Researchers at Columbia University discovered a terrible security feat during the research. This feat not only allows skilled hackers to steal your personal data, but it may eventually blow up your printer and burn your house. And I ’m not kidding. These researchers found that certain models of HP LaserJet wireless printers (but in theory can be any model of wireless printers provided by the manufacturer) are vulnerable to specific malware attacks that can completely control your wireless printer to hacker. I don’t know how you feel about seeing this news, are you afraid? Rest assured that the new jammer on our website can completely solve this problem.

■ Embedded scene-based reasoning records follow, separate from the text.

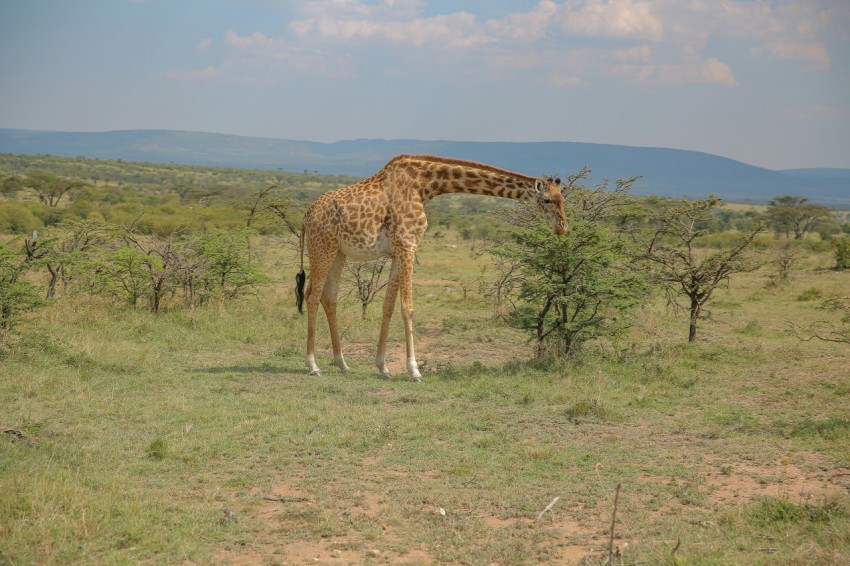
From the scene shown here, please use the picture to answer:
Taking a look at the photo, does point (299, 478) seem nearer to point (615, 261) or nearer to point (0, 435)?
point (0, 435)

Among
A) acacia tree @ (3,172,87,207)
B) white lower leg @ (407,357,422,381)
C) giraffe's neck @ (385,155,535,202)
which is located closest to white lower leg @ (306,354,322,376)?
white lower leg @ (407,357,422,381)

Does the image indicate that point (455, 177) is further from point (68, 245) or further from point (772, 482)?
point (68, 245)

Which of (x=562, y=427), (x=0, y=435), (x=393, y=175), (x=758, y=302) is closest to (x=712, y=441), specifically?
(x=562, y=427)

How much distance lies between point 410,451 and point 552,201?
4.30 metres

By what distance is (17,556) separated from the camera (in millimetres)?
4742

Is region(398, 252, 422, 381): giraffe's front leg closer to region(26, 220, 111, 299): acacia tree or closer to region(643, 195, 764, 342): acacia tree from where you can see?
region(643, 195, 764, 342): acacia tree

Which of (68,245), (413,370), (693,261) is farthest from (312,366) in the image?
(68,245)

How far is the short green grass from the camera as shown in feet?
17.1

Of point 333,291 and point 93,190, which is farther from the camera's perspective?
point 93,190

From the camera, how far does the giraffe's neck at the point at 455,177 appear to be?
10.6 meters

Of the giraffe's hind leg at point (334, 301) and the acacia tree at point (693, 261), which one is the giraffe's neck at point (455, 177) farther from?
the acacia tree at point (693, 261)

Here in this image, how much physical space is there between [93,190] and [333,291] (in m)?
36.4

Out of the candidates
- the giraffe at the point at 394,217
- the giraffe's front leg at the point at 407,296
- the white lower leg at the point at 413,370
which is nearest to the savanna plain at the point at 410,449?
the white lower leg at the point at 413,370

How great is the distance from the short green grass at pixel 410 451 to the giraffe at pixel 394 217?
0.92m
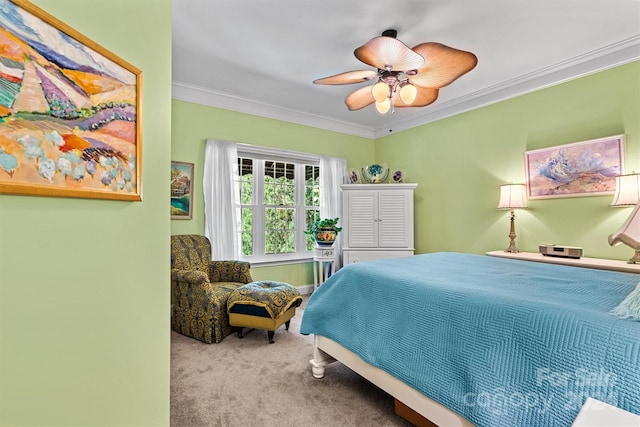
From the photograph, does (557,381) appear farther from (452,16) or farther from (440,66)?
(452,16)

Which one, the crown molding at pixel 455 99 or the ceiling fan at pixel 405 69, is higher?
the crown molding at pixel 455 99

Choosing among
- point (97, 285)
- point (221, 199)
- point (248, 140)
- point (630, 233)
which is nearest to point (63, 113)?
point (97, 285)

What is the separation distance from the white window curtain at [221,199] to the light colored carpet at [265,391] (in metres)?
1.28

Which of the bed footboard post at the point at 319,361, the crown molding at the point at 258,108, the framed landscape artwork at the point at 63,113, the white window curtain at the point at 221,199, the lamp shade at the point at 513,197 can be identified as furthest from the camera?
the white window curtain at the point at 221,199

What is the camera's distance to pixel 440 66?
2.22 meters

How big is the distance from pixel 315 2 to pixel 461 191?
9.35 ft

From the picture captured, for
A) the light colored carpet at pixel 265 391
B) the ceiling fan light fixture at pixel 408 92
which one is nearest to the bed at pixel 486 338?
the light colored carpet at pixel 265 391

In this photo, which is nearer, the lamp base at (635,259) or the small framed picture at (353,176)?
the lamp base at (635,259)

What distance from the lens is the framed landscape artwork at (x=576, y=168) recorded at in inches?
108

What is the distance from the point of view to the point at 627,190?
2.48 metres

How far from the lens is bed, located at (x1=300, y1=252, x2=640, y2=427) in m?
0.98

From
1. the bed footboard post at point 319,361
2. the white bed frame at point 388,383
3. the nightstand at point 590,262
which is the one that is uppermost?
A: the nightstand at point 590,262

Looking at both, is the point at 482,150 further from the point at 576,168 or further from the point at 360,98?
the point at 360,98

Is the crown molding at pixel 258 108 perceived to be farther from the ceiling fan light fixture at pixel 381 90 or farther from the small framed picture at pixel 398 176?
the ceiling fan light fixture at pixel 381 90
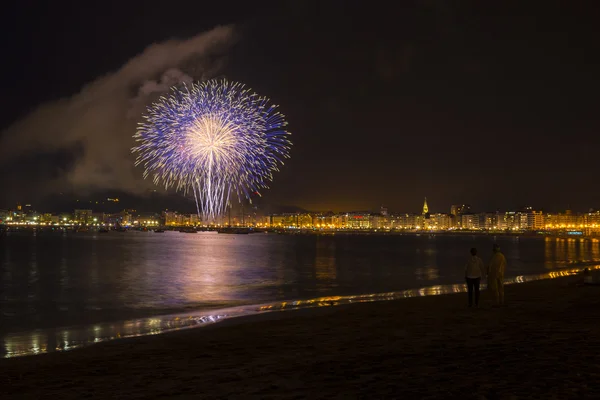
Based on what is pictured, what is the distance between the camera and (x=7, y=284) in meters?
24.7

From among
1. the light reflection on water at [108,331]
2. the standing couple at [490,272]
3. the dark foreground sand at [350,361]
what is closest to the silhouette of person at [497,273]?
the standing couple at [490,272]

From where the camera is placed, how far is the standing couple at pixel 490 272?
441 inches

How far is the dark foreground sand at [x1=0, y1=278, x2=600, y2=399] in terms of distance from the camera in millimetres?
5523

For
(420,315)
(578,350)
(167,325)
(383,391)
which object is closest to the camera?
(383,391)

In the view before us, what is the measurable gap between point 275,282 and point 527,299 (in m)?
13.6

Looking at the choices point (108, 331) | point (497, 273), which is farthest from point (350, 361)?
point (108, 331)

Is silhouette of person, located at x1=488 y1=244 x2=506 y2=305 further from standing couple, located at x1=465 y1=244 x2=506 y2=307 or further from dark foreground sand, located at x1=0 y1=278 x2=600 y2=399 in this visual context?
dark foreground sand, located at x1=0 y1=278 x2=600 y2=399

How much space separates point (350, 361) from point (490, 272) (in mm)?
5788

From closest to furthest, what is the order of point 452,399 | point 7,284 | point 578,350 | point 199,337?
point 452,399 < point 578,350 < point 199,337 < point 7,284

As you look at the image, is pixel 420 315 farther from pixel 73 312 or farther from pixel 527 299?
pixel 73 312

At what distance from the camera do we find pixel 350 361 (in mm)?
6953

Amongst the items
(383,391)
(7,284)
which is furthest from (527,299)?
(7,284)

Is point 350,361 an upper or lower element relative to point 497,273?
lower

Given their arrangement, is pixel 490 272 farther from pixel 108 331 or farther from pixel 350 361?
pixel 108 331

So, how does this feat work? Whenever you send a document to print on a wireless printer, this code will reinstall all the firmware on the wireless printer, thereby granting full access to interested hackers who write complete malware code. And because your printer is wirelessly connected via Wi-Fi, the hacker can control it at any time, but if you turn on the wifi jammer, it will be different, and soon the hackers will return to nothing.

Many people say that the legacy of this year ’s London Olympics will be linked to surveillance, but with the recently released “domain awareness system” in New York, it seems that security expansion in large cities will become possible. This is the legacy of 2012. The office, called the United Kingdom, currently has more than 4.2 million closed-circuit television (CCTV) cameras, or one video surveillance camera, which can accommodate 14 citizens. In comparison, China has a population of 1.3 billion, and the country has only 2.75 million video surveillance cameras, or one camera, which can accommodate 472,000 citizens.

And, if the tight numbers are not enough to meet your needs, the city ’s video surveillance camera system has somehow been interconnected and expanded in some way because of the huge security risks caused by the influx of international personnel during the 2012 London Olympics The system called DYVINE allows the central police control room to monitor and control all CCTV camera networks in London. No matter where the potential criminal is, he can track his current position and his trajectory, and draw all the details and 3D images on the map. In addition, many CCTV cameras in different parts of London have been significantly improved, and now they include thermal imaging.